[Start of section]

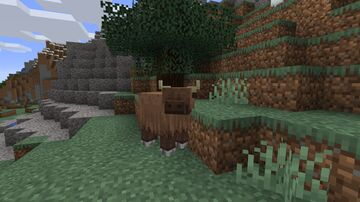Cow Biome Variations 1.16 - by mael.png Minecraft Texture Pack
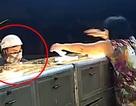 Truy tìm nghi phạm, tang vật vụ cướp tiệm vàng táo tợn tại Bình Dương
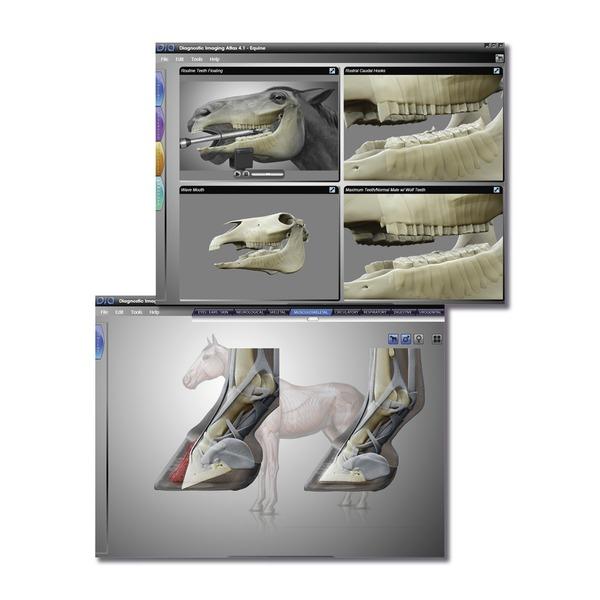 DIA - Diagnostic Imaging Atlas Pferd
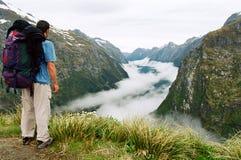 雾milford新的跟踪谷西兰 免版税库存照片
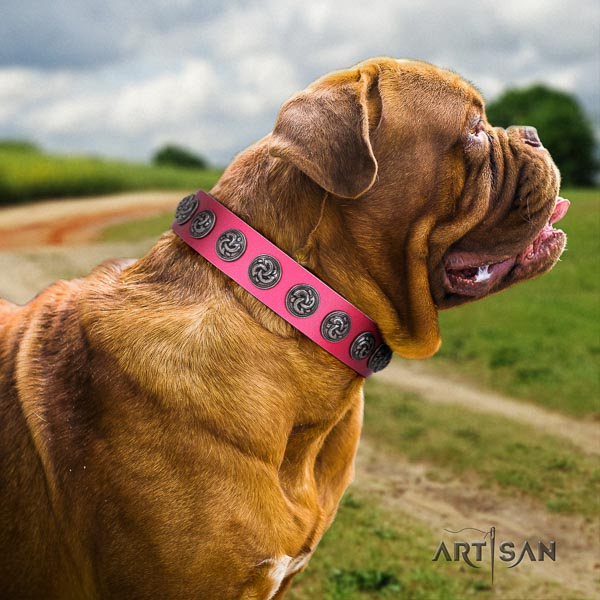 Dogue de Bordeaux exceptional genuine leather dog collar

[End of section]
[Start of section]

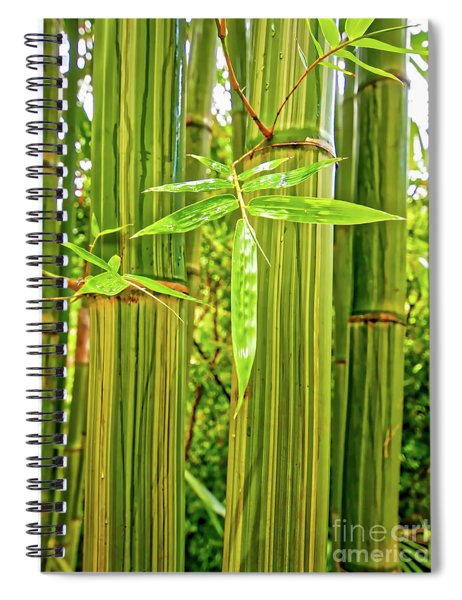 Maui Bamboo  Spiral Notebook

[End of section]

▶ [Your task]:
An exact copy of the lines above from the one with "Cow Biome Variations" up to and including the one with "Dogue de Bordeaux" is required; reproduce only those lines, omitting all pictures.

▶ [Response box]:
Cow Biome Variations 1.16 - by mael.png Minecraft Texture Pack
 Truy tìm nghi phạm, tang vật vụ cướp tiệm vàng táo tợn tại Bình Dương
 DIA - Diagnostic Imaging Atlas Pferd
 雾milford新的跟踪谷西兰 免版税库存照片
 Dogue de Bordeaux exceptional genuine leather dog collar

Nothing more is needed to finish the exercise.